■ **Task to carry out**:
Put each line of the records below into a Markdown table with a Row column for the row number and a Line column for the line itself. Skip blank lines and leave the pictures out.

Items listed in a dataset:
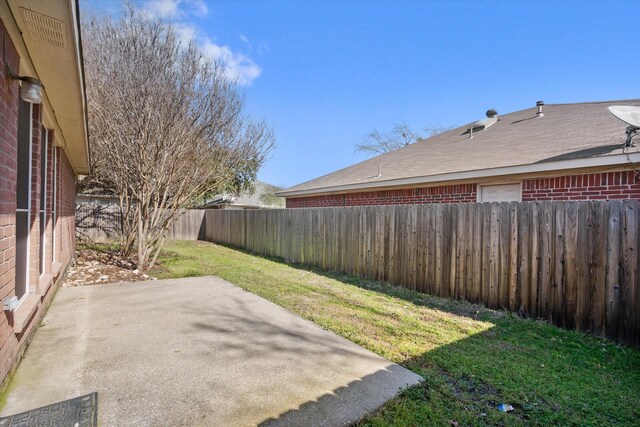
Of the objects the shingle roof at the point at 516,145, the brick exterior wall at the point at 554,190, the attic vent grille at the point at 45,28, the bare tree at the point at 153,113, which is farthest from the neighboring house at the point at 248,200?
the attic vent grille at the point at 45,28

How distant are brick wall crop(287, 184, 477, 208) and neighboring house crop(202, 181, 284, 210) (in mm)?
8133

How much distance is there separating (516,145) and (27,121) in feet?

■ **Answer to the exercise**:
| Row | Line |
|---|---|
| 1 | Of the objects the shingle roof at the point at 516,145, the brick exterior wall at the point at 554,190, the attic vent grille at the point at 45,28, the bare tree at the point at 153,113, which is farthest from the neighboring house at the point at 248,200? |
| 2 | the attic vent grille at the point at 45,28 |
| 3 | How distant are brick wall crop(287, 184, 477, 208) and neighboring house crop(202, 181, 284, 210) (in mm)? |
| 4 | 8133 |
| 5 | How much distance is there separating (516,145) and (27,121) in feet? |